I'd like to point you to Kathy Newman's excellent column about David Kelley's recent (and recently cancelled) television show, "girls club" (I don't know why, but lower-case is how you're supposed to write it). Newman sees what other critics were unable or unwilling to -- that "Kelley does not really care about the law, nor is he a 'feminist.' He doesn’t have to be. But he is still one of the only TV writers out there who is writing ABOUT sex, and not merely using legs and sexy haircuts to get ratings.... girls club should not be seen as Kelley’s latest misstep. Rather, David Kelley is finally playing with the grown-ups, and it’s a huge relief."
Newman does get one thing wrong, though, when she wrote: "[Kelly's] law shows are not really about law at all. They never were. They are about relationships -- sexual ones -- and the ways in which these relationships can be made to play out in the context of a system with rules and regulations."
I've never seen any of Kelley's shows other than Ally McBeal (of which I was a dedicated viewer), and I don't think the show was about relationships at all. Quite the opposite, it was a show about being alone. Episode after episode closed with a shot of Ally sitting at her office desk or in her apartment by herself and cut to a wide cityscape of Boston and all the buildings within which lived millions of people, none of whom Ally was with. It was a show about how a single professional woman negotiated her loneliness.

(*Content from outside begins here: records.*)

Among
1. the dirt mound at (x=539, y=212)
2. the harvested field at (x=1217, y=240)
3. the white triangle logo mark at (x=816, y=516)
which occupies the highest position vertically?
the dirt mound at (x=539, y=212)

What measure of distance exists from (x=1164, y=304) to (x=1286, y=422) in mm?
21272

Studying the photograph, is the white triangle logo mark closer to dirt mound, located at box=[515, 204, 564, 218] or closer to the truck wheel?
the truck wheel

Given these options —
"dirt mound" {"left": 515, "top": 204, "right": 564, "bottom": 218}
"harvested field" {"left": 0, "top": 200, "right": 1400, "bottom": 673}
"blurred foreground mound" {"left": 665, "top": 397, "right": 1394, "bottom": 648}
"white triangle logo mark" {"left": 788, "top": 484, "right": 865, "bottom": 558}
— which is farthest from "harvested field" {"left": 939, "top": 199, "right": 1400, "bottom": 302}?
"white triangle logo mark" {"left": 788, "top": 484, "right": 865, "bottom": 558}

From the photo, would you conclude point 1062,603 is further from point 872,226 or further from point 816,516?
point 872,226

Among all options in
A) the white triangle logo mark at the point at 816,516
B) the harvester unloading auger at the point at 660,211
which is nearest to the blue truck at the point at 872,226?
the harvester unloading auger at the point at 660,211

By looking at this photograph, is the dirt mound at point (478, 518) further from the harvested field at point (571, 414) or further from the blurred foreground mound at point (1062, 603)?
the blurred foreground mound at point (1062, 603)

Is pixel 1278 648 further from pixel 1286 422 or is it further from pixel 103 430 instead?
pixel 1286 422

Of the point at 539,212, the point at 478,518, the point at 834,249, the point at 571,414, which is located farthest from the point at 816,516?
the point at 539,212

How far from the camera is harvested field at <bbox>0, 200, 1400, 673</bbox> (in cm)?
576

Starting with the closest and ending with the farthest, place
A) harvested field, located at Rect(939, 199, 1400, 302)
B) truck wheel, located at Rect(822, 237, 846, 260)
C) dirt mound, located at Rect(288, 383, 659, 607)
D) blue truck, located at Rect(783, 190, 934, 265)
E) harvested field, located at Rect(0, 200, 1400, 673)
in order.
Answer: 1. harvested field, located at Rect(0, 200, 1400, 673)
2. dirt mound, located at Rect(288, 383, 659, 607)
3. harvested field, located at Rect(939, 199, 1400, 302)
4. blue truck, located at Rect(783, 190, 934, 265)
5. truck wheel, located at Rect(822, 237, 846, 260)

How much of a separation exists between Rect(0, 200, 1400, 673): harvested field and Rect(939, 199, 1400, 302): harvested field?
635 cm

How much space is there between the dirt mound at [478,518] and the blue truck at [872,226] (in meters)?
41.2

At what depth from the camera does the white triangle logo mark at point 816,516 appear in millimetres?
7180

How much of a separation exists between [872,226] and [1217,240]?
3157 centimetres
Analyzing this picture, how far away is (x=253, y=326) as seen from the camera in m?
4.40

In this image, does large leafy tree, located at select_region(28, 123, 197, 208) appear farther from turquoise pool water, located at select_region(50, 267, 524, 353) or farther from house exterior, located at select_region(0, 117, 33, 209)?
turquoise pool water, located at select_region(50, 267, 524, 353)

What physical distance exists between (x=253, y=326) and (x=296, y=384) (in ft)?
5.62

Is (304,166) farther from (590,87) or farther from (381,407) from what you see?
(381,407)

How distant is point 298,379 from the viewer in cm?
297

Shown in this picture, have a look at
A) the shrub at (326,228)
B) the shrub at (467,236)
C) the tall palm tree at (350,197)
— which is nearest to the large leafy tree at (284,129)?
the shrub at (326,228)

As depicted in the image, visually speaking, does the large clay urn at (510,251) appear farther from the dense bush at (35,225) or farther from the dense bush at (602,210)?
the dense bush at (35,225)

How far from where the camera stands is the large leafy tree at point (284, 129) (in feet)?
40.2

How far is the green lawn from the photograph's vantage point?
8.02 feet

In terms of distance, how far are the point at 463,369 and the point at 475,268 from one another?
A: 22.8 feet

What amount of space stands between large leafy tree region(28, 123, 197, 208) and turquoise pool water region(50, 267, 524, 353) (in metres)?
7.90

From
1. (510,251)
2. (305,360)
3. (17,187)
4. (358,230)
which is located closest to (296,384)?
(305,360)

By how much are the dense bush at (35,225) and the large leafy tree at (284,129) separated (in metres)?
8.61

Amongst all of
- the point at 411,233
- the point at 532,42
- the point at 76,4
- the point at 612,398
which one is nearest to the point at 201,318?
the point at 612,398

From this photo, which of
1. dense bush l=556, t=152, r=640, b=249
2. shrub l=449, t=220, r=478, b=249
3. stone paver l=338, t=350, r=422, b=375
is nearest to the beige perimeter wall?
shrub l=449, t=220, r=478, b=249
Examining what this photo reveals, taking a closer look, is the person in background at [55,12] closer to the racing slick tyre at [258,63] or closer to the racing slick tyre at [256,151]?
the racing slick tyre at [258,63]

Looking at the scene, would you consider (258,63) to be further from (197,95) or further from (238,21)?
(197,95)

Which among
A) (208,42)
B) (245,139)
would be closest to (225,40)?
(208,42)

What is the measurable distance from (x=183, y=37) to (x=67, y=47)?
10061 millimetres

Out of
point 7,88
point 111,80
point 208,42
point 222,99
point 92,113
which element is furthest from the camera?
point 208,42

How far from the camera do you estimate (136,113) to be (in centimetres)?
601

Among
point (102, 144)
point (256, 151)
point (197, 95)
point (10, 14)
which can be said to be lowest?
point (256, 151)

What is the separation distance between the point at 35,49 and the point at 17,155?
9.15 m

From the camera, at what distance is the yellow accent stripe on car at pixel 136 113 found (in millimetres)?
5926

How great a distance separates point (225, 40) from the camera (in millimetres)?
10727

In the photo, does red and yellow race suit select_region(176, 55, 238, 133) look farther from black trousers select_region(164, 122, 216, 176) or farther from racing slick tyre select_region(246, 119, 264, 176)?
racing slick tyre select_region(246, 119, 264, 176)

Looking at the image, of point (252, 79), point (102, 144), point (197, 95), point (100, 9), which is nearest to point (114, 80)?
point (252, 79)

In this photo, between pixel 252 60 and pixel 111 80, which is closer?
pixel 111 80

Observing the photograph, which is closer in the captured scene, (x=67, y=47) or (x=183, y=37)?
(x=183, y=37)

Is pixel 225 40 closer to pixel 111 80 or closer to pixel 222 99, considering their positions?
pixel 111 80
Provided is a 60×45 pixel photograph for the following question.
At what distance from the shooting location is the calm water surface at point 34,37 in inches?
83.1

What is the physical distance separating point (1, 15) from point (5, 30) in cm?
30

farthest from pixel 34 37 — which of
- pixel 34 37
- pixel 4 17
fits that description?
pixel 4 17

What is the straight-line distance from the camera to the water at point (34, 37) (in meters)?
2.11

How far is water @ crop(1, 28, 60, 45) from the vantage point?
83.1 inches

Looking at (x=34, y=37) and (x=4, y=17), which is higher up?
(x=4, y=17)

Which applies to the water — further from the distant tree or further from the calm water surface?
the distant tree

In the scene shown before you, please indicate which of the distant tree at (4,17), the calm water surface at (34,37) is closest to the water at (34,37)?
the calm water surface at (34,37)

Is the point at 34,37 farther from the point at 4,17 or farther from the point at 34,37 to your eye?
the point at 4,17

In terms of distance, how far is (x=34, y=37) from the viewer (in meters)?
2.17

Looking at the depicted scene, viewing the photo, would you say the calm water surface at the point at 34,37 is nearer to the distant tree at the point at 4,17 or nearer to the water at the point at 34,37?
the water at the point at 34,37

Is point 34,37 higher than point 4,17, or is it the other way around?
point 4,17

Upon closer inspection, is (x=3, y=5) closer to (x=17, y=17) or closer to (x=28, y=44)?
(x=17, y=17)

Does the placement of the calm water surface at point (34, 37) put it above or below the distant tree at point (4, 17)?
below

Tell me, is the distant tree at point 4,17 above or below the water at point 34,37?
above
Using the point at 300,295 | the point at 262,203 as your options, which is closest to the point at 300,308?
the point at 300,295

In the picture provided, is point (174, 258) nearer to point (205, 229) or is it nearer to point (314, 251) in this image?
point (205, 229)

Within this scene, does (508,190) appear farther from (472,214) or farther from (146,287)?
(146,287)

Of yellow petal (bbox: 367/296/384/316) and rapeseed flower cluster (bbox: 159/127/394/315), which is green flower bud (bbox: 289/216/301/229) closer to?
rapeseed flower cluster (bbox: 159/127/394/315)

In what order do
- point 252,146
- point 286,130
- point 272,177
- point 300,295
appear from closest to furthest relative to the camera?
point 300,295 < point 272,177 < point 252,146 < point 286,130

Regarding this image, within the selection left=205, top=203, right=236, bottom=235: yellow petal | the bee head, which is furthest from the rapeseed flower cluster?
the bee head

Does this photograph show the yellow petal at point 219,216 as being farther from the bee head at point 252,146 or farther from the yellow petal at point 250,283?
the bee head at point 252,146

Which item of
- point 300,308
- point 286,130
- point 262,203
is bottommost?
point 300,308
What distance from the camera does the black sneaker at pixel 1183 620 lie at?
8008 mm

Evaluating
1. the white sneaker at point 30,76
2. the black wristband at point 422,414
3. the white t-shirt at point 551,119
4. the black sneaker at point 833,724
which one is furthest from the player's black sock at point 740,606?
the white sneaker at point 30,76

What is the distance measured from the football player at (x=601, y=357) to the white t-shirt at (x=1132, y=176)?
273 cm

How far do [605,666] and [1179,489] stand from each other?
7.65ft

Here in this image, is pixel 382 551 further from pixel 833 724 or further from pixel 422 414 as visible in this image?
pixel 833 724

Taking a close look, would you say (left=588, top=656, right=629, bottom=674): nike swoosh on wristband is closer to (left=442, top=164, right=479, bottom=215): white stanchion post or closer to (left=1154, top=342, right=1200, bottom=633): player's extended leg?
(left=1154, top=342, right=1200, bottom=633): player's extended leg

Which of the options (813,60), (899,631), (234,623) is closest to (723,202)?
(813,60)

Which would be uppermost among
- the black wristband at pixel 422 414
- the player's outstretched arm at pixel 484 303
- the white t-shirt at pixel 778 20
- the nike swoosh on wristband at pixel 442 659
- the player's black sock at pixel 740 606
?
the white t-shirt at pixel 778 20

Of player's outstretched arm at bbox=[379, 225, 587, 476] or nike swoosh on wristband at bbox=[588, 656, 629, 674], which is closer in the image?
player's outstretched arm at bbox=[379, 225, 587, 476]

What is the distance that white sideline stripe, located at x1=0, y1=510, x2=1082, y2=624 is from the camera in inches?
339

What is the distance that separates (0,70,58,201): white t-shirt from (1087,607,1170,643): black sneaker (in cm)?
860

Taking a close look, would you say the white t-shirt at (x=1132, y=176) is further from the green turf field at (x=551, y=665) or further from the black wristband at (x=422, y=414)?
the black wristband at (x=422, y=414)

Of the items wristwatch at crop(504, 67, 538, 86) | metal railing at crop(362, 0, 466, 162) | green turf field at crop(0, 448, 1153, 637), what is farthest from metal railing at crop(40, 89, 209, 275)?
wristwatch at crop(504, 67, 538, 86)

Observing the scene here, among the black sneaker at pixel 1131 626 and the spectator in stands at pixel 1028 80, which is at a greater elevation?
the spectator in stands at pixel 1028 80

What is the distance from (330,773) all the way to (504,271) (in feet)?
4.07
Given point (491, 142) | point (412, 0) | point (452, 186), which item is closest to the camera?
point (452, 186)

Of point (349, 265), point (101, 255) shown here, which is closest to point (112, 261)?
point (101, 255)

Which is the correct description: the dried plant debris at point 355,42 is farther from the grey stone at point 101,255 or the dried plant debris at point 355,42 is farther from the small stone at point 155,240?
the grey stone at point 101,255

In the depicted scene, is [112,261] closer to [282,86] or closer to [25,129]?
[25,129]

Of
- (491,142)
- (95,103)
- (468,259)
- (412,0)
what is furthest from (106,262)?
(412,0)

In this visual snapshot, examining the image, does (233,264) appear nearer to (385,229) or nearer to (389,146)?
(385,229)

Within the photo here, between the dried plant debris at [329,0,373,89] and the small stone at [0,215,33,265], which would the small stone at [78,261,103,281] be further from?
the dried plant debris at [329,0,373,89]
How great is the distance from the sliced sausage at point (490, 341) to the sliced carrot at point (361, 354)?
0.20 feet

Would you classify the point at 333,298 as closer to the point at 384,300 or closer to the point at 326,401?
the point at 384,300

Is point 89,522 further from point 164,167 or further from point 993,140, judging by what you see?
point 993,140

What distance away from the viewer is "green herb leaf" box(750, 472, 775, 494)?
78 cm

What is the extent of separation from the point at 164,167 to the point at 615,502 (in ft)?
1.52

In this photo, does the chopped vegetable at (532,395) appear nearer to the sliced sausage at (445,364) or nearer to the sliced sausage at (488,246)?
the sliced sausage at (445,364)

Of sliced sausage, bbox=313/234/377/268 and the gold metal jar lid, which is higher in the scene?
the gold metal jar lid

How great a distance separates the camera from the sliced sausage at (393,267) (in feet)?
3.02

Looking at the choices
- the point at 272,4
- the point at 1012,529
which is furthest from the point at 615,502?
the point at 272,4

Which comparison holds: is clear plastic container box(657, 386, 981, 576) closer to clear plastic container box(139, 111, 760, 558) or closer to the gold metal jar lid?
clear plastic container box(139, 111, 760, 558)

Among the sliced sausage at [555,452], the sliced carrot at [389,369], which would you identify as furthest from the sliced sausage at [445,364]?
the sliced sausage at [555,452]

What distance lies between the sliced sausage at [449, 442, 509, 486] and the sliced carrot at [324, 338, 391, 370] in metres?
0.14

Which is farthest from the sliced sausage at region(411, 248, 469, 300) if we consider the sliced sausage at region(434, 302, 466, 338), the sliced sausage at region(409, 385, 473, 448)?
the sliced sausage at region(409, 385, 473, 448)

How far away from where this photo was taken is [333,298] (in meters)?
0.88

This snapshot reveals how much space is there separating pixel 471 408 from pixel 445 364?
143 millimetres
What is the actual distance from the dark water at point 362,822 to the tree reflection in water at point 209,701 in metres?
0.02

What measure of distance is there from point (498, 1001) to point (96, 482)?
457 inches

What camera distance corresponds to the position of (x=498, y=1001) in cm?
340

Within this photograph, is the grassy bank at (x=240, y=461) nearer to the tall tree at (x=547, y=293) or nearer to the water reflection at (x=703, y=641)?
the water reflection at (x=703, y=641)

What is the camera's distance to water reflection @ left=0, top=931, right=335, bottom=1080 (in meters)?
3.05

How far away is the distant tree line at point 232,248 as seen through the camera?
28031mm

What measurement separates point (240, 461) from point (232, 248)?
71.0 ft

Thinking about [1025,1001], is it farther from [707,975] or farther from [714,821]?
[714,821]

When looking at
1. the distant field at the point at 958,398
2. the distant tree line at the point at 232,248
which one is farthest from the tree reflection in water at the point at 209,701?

Ally jumped the shark (as it were) when David Kelley began believing the press about the show being about relationships, the characters's querkiness, and the post-feminist idelogical position the show supposedly a trail-blazer of. Subsequently, Kelley made those the show's focus. No longer was the viewer treated (and it was a genuine treat) which we saw at the close of an early episode -- a shot of Ally kissing an an imaginary unicorn -- a unicorn that she dreamed about during her childhood and currently was dreaming about (and believing in) again. No, we got that annoying John Cage singing in some Mexican barbershop quartet. The generation x fans who flocked to Ally because her loneliness was real because it resonated with their own lives ran away from these later episodes like they were at a Perry Cumo concert. The show, which was once the jewel of generation x appointment television viewing, couldn't have been cancelled quickly enough.
We were left with with the vacuousness of that unbelievable utopian Friends world where not only everybody knows our names but there's no smoke and our favorite sofa is always empty.